------ SUPPLIED INFORMATION

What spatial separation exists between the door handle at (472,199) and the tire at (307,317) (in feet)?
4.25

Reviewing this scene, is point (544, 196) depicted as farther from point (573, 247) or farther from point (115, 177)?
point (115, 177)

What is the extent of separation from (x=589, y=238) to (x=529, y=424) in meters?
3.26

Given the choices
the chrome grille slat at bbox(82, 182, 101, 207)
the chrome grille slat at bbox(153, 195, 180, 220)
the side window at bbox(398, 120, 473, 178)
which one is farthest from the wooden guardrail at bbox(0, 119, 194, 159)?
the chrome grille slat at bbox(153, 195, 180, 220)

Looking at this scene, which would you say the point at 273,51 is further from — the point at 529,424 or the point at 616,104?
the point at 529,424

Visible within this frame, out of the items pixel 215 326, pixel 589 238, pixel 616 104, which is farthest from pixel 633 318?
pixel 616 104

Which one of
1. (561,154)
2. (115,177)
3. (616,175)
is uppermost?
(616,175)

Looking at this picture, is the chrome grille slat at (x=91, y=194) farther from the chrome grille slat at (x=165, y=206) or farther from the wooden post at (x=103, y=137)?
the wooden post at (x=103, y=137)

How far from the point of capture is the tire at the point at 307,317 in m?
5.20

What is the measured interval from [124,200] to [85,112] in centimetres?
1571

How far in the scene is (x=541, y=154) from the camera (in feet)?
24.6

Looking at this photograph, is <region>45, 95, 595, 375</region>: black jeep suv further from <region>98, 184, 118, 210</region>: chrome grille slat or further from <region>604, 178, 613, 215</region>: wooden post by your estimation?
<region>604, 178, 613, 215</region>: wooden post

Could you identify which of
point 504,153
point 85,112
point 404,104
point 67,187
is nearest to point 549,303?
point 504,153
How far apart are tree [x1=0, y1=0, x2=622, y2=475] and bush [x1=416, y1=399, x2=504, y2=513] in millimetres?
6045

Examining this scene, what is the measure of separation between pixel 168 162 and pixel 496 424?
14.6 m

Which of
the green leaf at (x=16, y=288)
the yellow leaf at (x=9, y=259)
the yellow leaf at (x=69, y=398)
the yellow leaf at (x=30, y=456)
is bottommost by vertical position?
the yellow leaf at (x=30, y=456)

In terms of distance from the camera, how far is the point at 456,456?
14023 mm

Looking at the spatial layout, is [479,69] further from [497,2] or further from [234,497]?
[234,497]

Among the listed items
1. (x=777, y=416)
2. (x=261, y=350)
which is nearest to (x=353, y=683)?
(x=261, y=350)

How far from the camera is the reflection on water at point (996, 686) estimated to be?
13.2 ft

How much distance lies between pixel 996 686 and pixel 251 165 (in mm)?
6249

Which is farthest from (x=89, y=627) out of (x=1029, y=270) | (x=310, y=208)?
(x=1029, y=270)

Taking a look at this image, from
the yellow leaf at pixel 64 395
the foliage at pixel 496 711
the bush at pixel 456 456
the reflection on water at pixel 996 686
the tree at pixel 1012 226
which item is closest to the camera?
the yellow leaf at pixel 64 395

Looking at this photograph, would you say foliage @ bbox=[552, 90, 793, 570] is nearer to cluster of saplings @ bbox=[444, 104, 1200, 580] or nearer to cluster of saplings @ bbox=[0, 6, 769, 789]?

------------

* [YOUR GOAL]:
Render the records above as a Markdown table with the columns "Row" and "Line", covering only the lines from the one containing "Taking a look at this image, from" through the end of the records. Omit blank lines.

* [SOLUTION TO THE PROBLEM]:
| Row | Line |
|---|---|
| 1 | Taking a look at this image, from |
| 2 | the yellow leaf at pixel 64 395 |
| 3 | the foliage at pixel 496 711 |
| 4 | the bush at pixel 456 456 |
| 5 | the reflection on water at pixel 996 686 |
| 6 | the tree at pixel 1012 226 |
| 7 | which item is closest to the camera? |
| 8 | the yellow leaf at pixel 64 395 |
| 9 | Looking at this photograph, would you say foliage @ bbox=[552, 90, 793, 570] is nearer to cluster of saplings @ bbox=[444, 104, 1200, 580] or nearer to cluster of saplings @ bbox=[0, 6, 769, 789]? |